Directions for this task: In this exercise, the entries below are to be transcribed exactly, line by line.

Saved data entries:
· · · ·

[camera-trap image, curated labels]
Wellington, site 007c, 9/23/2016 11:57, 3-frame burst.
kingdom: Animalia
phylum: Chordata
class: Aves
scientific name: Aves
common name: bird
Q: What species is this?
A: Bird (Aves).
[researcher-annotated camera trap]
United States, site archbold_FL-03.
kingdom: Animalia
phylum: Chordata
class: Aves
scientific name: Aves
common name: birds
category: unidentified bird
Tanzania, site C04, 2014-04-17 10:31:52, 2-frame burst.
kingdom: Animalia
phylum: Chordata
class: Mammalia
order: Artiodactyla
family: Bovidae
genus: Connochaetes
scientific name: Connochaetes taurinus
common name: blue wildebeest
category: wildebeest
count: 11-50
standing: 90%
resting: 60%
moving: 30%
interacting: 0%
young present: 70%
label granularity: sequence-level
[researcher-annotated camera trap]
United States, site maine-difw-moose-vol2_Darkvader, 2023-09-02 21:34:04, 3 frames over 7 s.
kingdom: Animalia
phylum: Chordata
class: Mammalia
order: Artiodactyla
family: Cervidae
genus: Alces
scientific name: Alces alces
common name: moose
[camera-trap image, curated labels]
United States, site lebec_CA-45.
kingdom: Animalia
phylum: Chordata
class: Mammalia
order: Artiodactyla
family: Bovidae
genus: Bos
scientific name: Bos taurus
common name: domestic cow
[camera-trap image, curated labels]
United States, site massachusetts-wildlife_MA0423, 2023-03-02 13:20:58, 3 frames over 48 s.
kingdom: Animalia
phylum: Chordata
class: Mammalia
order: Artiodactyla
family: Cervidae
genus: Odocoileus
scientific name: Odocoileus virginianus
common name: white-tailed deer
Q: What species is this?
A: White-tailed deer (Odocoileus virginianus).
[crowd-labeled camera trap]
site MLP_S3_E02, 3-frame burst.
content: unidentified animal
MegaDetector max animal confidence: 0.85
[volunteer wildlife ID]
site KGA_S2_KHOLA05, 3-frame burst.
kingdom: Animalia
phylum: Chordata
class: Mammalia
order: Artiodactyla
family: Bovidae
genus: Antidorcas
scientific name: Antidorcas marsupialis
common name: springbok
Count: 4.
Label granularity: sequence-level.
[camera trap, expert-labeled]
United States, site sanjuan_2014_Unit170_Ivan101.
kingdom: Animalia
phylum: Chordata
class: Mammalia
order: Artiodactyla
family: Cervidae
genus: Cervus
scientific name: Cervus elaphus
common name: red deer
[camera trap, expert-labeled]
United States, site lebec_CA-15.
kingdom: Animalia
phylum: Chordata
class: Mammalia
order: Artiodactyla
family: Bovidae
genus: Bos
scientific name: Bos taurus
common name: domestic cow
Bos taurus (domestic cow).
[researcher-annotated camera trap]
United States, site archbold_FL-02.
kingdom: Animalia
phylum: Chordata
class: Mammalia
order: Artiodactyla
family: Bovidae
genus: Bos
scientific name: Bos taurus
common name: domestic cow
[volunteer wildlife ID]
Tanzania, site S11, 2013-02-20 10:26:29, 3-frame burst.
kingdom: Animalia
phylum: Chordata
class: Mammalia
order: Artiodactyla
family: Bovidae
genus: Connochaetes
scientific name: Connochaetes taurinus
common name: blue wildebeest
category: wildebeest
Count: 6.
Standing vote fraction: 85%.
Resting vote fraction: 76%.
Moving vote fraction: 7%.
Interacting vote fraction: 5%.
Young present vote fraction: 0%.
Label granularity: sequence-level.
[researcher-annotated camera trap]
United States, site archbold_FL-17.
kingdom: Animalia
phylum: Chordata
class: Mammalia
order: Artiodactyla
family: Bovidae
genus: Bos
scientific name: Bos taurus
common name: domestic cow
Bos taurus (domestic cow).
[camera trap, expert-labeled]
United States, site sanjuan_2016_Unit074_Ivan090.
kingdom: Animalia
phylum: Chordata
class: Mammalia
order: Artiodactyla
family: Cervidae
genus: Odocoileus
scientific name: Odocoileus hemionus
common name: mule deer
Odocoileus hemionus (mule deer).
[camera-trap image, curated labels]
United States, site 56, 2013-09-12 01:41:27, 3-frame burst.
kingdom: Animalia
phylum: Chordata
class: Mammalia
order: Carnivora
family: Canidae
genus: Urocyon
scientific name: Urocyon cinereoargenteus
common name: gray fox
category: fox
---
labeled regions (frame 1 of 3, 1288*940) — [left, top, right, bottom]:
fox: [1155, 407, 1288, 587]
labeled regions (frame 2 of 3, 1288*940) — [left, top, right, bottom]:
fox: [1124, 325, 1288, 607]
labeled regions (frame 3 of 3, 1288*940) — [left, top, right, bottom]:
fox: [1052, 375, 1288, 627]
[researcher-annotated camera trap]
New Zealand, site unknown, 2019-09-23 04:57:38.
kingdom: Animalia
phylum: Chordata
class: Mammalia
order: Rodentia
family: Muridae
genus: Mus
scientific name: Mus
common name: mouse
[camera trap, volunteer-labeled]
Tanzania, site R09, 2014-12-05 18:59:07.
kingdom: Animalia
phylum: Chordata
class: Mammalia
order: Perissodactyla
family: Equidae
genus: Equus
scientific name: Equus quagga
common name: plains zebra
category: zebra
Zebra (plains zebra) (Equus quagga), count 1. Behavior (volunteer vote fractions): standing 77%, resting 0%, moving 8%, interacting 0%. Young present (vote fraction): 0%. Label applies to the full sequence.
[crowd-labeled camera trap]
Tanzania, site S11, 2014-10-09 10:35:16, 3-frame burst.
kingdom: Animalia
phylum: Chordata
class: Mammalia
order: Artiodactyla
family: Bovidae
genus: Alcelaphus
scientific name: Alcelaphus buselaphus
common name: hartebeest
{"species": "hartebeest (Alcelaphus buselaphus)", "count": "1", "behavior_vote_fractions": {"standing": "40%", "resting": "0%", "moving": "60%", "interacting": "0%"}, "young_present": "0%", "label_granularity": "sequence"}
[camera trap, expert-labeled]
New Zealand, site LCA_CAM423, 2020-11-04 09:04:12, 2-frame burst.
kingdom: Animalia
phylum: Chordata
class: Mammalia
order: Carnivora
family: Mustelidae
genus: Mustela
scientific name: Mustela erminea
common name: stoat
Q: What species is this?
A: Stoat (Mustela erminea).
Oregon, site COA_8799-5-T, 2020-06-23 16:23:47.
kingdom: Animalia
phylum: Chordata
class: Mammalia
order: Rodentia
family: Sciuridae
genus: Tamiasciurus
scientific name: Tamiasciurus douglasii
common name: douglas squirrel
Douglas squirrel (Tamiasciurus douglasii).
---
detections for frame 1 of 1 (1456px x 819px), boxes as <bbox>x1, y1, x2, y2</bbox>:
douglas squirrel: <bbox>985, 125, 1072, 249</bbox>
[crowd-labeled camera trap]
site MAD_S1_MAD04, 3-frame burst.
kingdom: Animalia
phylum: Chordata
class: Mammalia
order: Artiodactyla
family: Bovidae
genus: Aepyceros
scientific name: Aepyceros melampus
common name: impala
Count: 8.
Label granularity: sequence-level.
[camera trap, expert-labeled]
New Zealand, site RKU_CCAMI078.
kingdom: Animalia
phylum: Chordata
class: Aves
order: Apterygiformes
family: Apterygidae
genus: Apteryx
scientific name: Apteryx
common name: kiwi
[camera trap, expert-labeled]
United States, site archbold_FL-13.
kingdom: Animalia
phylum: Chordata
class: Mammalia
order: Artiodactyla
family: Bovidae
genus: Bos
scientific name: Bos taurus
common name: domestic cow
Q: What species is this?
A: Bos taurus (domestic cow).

· · · ·

Answer for the task:
[camera-trap image, curated labels]
Wellington, site 007c, 9/23/2016 11:57, 3-frame burst.
kingdom: Animalia
phylum: Chordata
class: Aves
scientific name: Aves
common name: bird
Q: What species is this?
A: Bird (Aves).
[researcher-annotated camera trap]
United States, site archbold_FL-03.
kingdom: Animalia
phylum: Chordata
class: Aves
scientific name: Aves
common name: birds
category: unidentified bird
Tanzania, site C04, 2014-04-17 10:31:52, 2-frame burst.
kingdom: Animalia
phylum: Chordata
class: Mammalia
order: Artiodactyla
family: Bovidae
genus: Connochaetes
scientific name: Connochaetes taurinus
common name: blue wildebeest
category: wildebeest
count: 11-50
standing: 90%
resting: 60%
moving: 30%
interacting: 0%
young present: 70%
label granularity: sequence-level
[researcher-annotated camera trap]
United States, site maine-difw-moose-vol2_Darkvader, 2023-09-02 21:34:04, 3 frames over 7 s.
kingdom: Animalia
phylum: Chordata
class: Mammalia
order: Artiodactyla
family: Cervidae
genus: Alces
scientific name: Alces alces
common name: moose
[camera-trap image, curated labels]
United States, site lebec_CA-45.
kingdom: Animalia
phylum: Chordata
class: Mammalia
order: Artiodactyla
family: Bovidae
genus: Bos
scientific name: Bos taurus
common name: domestic cow
[camera-trap image, curated labels]
United States, site massachusetts-wildlife_MA0423, 2023-03-02 13:20:58, 3 frames over 48 s.
kingdom: Animalia
phylum: Chordata
class: Mammalia
order: Artiodactyla
family: Cervidae
genus: Odocoileus
scientific name: Odocoileus virginianus
common name: white-tailed deer
Q: What species is this?
A: White-tailed deer (Odocoileus virginianus).
[crowd-labeled camera trap]
site MLP_S3_E02, 3-frame burst.
content: unidentified animal
MegaDetector max animal confidence: 0.85
[volunteer wildlife ID]
site KGA_S2_KHOLA05, 3-frame burst.
kingdom: Animalia
phylum: Chordata
class: Mammalia
order: Artiodactyla
family: Bovidae
genus: Antidorcas
scientific name: Antidorcas marsupialis
common name: springbok
Count: 4.
Label granularity: sequence-level.
[camera trap, expert-labeled]
United States, site sanjuan_2014_Unit170_Ivan101.
kingdom: Animalia
phylum: Chordata
class: Mammalia
order: Artiodactyla
family: Cervidae
genus: Cervus
scientific name: Cervus elaphus
common name: red deer
[camera trap, expert-labeled]
United States, site lebec_CA-15.
kingdom: Animalia
phylum: Chordata
class: Mammalia
order: Artiodactyla
family: Bovidae
genus: Bos
scientific name: Bos taurus
common name: domestic cow
Bos taurus (domestic cow).
[researcher-annotated camera trap]
United States, site archbold_FL-02.
kingdom: Animalia
phylum: Chordata
class: Mammalia
order: Artiodactyla
family: Bovidae
genus: Bos
scientific name: Bos taurus
common name: domestic cow
[volunteer wildlife ID]
Tanzania, site S11, 2013-02-20 10:26:29, 3-frame burst.
kingdom: Animalia
phylum: Chordata
class: Mammalia
order: Artiodactyla
family: Bovidae
genus: Connochaetes
scientific name: Connochaetes taurinus
common name: blue wildebeest
category: wildebeest
Count: 6.
Standing vote fraction: 85%.
Resting vote fraction: 76%.
Moving vote fraction: 7%.
Interacting vote fraction: 5%.
Young present vote fraction: 0%.
Label granularity: sequence-level.
[researcher-annotated camera trap]
United States, site archbold_FL-17.
kingdom: Animalia
phylum: Chordata
class: Mammalia
order: Artiodactyla
family: Bovidae
genus: Bos
scientific name: Bos taurus
common name: domestic cow
Bos taurus (domestic cow).
[camera trap, expert-labeled]
United States, site sanjuan_2016_Unit074_Ivan090.
kingdom: Animalia
phylum: Chordata
class: Mammalia
order: Artiodactyla
family: Cervidae
genus: Odocoileus
scientific name: Odocoileus hemionus
common name: mule deer
Odocoileus hemionus (mule deer).
[camera-trap image, curated labels]
United States, site 56, 2013-09-12 01:41:27, 3-frame burst.
kingdom: Animalia
phylum: Chordata
class: Mammalia
order: Carnivora
family: Canidae
genus: Urocyon
scientific name: Urocyon cinereoargenteus
common name: gray fox
category: fox
---
labeled regions (frame 1 of 3, 1288*940) — [left, top, right, bottom]:
fox: [1155, 407, 1288, 587]
labeled regions (frame 2 of 3, 1288*940) — [left, top, right, bottom]:
fox: [1124, 325, 1288, 607]
labeled regions (frame 3 of 3, 1288*940) — [left, top, right, bottom]:
fox: [1052, 375, 1288, 627]
[researcher-annotated camera trap]
New Zealand, site unknown, 2019-09-23 04:57:38.
kingdom: Animalia
phylum: Chordata
class: Mammalia
order: Rodentia
family: Muridae
genus: Mus
scientific name: Mus
common name: mouse
[camera trap, volunteer-labeled]
Tanzania, site R09, 2014-12-05 18:59:07.
kingdom: Animalia
phylum: Chordata
class: Mammalia
order: Perissodactyla
family: Equidae
genus: Equus
scientific name: Equus quagga
common name: plains zebra
category: zebra
Zebra (plains zebra) (Equus quagga), count 1. Behavior (volunteer vote fractions): standing 77%, resting 0%, moving 8%, interacting 0%. Young present (vote fraction): 0%. Label applies to the full sequence.
[crowd-labeled camera trap]
Tanzania, site S11, 2014-10-09 10:35:16, 3-frame burst.
kingdom: Animalia
phylum: Chordata
class: Mammalia
order: Artiodactyla
family: Bovidae
genus: Alcelaphus
scientific name: Alcelaphus buselaphus
common name: hartebeest
{"species": "hartebeest (Alcelaphus buselaphus)", "count": "1", "behavior_vote_fractions": {"standing": "40%", "resting": "0%", "moving": "60%", "interacting": "0%"}, "young_present": "0%", "label_granularity": "sequence"}
[camera trap, expert-labeled]
New Zealand, site LCA_CAM423, 2020-11-04 09:04:12, 2-frame burst.
kingdom: Animalia
phylum: Chordata
class: Mammalia
order: Carnivora
family: Mustelidae
genus: Mustela
scientific name: Mustela erminea
common name: stoat
Q: What species is this?
A: Stoat (Mustela erminea).
Oregon, site COA_8799-5-T, 2020-06-23 16:23:47.
kingdom: Animalia
phylum: Chordata
class: Mammalia
order: Rodentia
family: Sciuridae
genus: Tamiasciurus
scientific name: Tamiasciurus douglasii
common name: douglas squirrel
Douglas squirrel (Tamiasciurus douglasii).
---
detections for frame 1 of 1 (1456px x 819px), boxes as <bbox>x1, y1, x2, y2</bbox>:
douglas squirrel: <bbox>985, 125, 1072, 249</bbox>
[crowd-labeled camera trap]
site MAD_S1_MAD04, 3-frame burst.
kingdom: Animalia
phylum: Chordata
class: Mammalia
order: Artiodactyla
family: Bovidae
genus: Aepyceros
scientific name: Aepyceros melampus
common name: impala
Count: 8.
Label granularity: sequence-level.
[camera trap, expert-labeled]
New Zealand, site RKU_CCAMI078.
kingdom: Animalia
phylum: Chordata
class: Aves
order: Apterygiformes
family: Apterygidae
genus: Apteryx
scientific name: Apteryx
common name: kiwi
[camera trap, expert-labeled]
United States, site archbold_FL-13.
kingdom: Animalia
phylum: Chordata
class: Mammalia
order: Artiodactyla
family: Bovidae
genus: Bos
scientific name: Bos taurus
common name: domestic cow
Q: What species is this?
A: Bos taurus (domestic cow).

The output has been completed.